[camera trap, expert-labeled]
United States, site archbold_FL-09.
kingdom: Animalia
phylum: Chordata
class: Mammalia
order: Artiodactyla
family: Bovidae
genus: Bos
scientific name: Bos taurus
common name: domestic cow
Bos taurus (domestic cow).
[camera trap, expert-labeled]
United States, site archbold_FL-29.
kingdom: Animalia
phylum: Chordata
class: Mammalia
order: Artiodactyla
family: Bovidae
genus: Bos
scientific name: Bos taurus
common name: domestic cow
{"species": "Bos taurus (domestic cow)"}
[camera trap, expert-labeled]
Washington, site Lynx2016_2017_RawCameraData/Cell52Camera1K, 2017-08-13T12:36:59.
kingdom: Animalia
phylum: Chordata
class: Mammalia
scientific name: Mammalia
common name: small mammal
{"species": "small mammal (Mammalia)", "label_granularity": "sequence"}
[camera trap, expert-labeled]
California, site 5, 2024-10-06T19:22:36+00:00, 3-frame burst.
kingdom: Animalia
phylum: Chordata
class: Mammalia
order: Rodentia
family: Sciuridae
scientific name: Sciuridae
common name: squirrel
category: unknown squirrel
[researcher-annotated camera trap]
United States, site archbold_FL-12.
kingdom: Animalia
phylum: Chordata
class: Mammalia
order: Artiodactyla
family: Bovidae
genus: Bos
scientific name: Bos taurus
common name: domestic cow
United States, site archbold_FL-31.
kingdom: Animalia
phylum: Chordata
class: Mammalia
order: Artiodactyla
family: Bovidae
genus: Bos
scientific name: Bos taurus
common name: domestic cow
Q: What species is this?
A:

────────────────────

EXERCISE OBJECTIVE >>
What's required is that all of the material be returned exactly.

WRITTEN RESPONSE >>
[camera trap, expert-labeled]
United States, site archbold_FL-09.
kingdom: Animalia
phylum: Chordata
class: Mammalia
order: Artiodactyla
family: Bovidae
genus: Bos
scientific name: Bos taurus
common name: domestic cow
Bos taurus (domestic cow).
[camera trap, expert-labeled]
United States, site archbold_FL-29.
kingdom: Animalia
phylum: Chordata
class: Mammalia
order: Artiodactyla
family: Bovidae
genus: Bos
scientific name: Bos taurus
common name: domestic cow
{"species": "Bos taurus (domestic cow)"}
[camera trap, expert-labeled]
Washington, site Lynx2016_2017_RawCameraData/Cell52Camera1K, 2017-08-13T12:36:59.
kingdom: Animalia
phylum: Chordata
class: Mammalia
scientific name: Mammalia
common name: small mammal
{"species": "small mammal (Mammalia)", "label_granularity": "sequence"}
[camera trap, expert-labeled]
California, site 5, 2024-10-06T19:22:36+00:00, 3-frame burst.
kingdom: Animalia
phylum: Chordata
class: Mammalia
order: Rodentia
family: Sciuridae
scientific name: Sciuridae
common name: squirrel
category: unknown squirrel
[researcher-annotated camera trap]
United States, site archbold_FL-12.
kingdom: Animalia
phylum: Chordata
class: Mammalia
order: Artiodactyla
family: Bovidae
genus: Bos
scientific name: Bos taurus
common name: domestic cow
United States, site archbold_FL-31.
kingdom: Animalia
phylum: Chordata
class: Mammalia
order: Artiodactyla
family: Bovidae
genus: Bos
scientific name: Bos taurus
common name: domestic cow
Q: What species is this?
A:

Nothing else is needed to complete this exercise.